MovieRec - CS 410 Project Report Team : Pattanee

Transcription

MovieRec - CS 410 Project Report Team : Pattanee
MovieRec - CS 410 Project Report
Team :
Pattanee Chutipongpattanakul - chutipo2
Swapnil Shah - sshah219
Abstract
MovieRec is a unique movie search engine that allows users to search for any type of the movie
that they want to watch without any prior knowledge of films. By using the most helpful
reviews voted by usual moviegoers from the most popular sites like IMDB and Amazon,
MovieRec does not use any pre existing categories like most of the websites and completely
rely on the most helpful reviews provided by the moviegoers, which allows the user to find
the most unbiased results.
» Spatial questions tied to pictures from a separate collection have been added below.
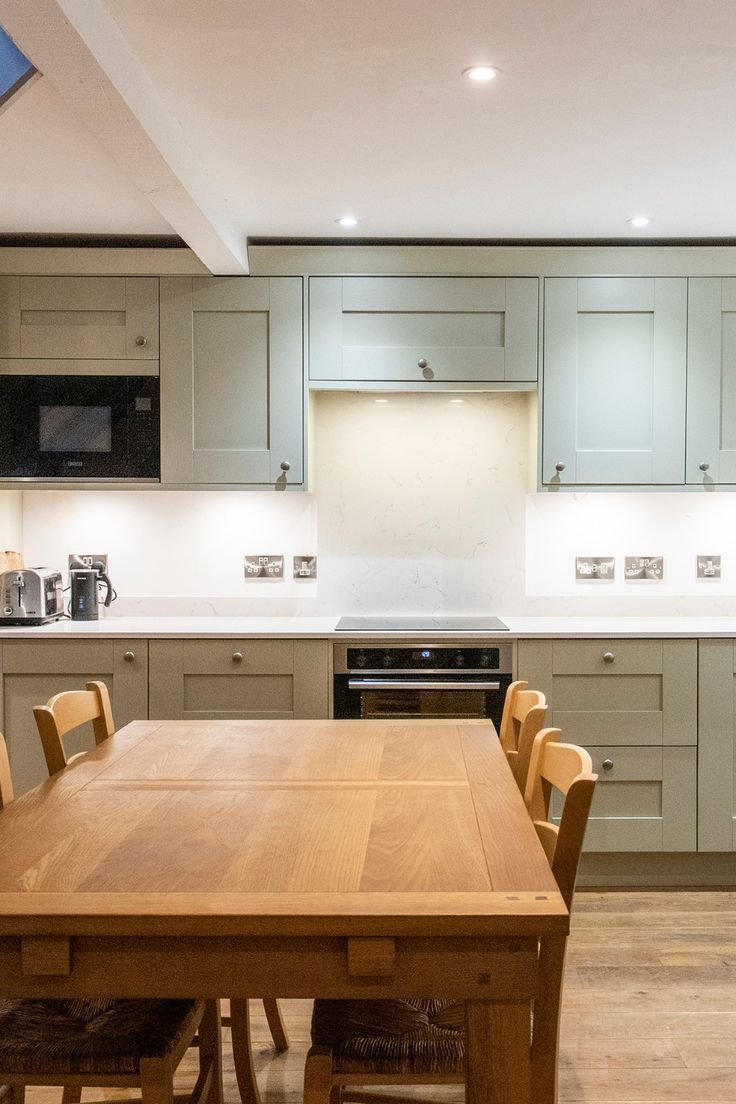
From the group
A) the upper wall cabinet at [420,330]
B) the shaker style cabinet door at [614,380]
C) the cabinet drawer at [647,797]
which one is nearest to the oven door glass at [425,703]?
the cabinet drawer at [647,797]

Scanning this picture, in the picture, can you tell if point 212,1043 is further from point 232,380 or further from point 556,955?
point 232,380

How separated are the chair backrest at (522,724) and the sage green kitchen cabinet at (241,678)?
1.07 m

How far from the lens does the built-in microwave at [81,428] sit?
11.7 ft

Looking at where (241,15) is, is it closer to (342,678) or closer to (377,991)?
(377,991)

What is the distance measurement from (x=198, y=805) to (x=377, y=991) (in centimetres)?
53

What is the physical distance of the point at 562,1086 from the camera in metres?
2.17

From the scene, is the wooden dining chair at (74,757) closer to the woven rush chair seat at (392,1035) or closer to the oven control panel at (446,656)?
the woven rush chair seat at (392,1035)

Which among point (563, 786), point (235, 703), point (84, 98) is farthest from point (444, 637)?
point (84, 98)

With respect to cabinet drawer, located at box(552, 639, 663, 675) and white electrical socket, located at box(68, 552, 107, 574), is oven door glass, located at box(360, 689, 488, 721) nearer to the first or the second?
cabinet drawer, located at box(552, 639, 663, 675)

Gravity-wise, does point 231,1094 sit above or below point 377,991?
below

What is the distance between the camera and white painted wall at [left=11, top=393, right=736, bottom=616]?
3895 millimetres

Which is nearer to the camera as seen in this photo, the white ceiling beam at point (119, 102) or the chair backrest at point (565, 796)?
the chair backrest at point (565, 796)

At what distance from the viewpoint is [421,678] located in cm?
337

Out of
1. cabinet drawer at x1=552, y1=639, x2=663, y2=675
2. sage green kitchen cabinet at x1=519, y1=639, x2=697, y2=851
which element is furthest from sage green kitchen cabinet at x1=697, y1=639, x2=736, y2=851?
cabinet drawer at x1=552, y1=639, x2=663, y2=675
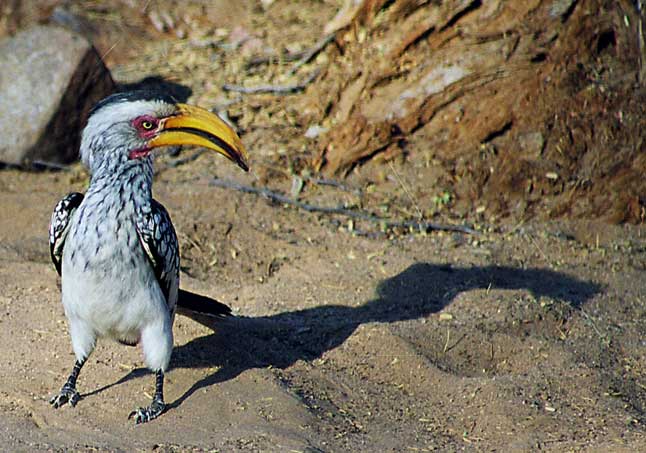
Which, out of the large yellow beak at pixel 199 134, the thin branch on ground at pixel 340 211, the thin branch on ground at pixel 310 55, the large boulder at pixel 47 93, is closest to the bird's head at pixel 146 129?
the large yellow beak at pixel 199 134

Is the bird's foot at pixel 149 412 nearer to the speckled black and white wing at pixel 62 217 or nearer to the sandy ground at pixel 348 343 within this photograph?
the sandy ground at pixel 348 343

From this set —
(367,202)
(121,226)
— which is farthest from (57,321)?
(367,202)

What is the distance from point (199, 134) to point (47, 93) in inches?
154

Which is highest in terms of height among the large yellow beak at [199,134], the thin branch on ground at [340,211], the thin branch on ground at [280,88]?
the large yellow beak at [199,134]

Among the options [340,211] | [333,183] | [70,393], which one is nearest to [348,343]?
[70,393]

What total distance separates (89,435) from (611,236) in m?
4.31

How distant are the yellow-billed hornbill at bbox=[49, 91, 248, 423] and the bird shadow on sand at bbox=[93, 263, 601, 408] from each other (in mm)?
495

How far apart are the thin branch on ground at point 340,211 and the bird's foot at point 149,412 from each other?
3.00m

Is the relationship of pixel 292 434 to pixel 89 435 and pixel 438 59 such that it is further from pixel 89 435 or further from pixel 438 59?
pixel 438 59

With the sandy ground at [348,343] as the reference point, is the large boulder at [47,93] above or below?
above

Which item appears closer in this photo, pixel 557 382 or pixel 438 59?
pixel 557 382

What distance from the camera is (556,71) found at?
7.61 m

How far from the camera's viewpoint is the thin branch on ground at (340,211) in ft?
24.1

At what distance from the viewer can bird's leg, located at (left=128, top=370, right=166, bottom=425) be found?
4.68 meters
The user can search by using any keyword that describes the kind
of movie that they want to watch and provide us a feedback on our results that can help make
the search results better. In the addition, after finding the relevant results, the user can click
on the name of the desired movie, and it will lead the user to Amazon Instant Video Page that
allows anyone to watch trailer or buy/rent a movie.
Introduction
The idea of the MovieRec comes from the daily inconveniences that many users may face when
it comes to all the available movie search engines. Everyone loves watching movies. The movie
search engines that are popular among people have very limited functionality. The most
popular movie database IMDB only allows user to search by using the movie titles. The
question arises that what if the user just wants to search what type of movie he/she wants to
watch. For example, “fairytale” or a movie with a “twisted ending” or similar to that. The movie
recommendation search engines out there do not provide reliable results as most of them
already are organized into predefined categories like Genres. However, while surfing through
the websites, we can read a lots of user reviews for a movie sorted as most helpful reviews.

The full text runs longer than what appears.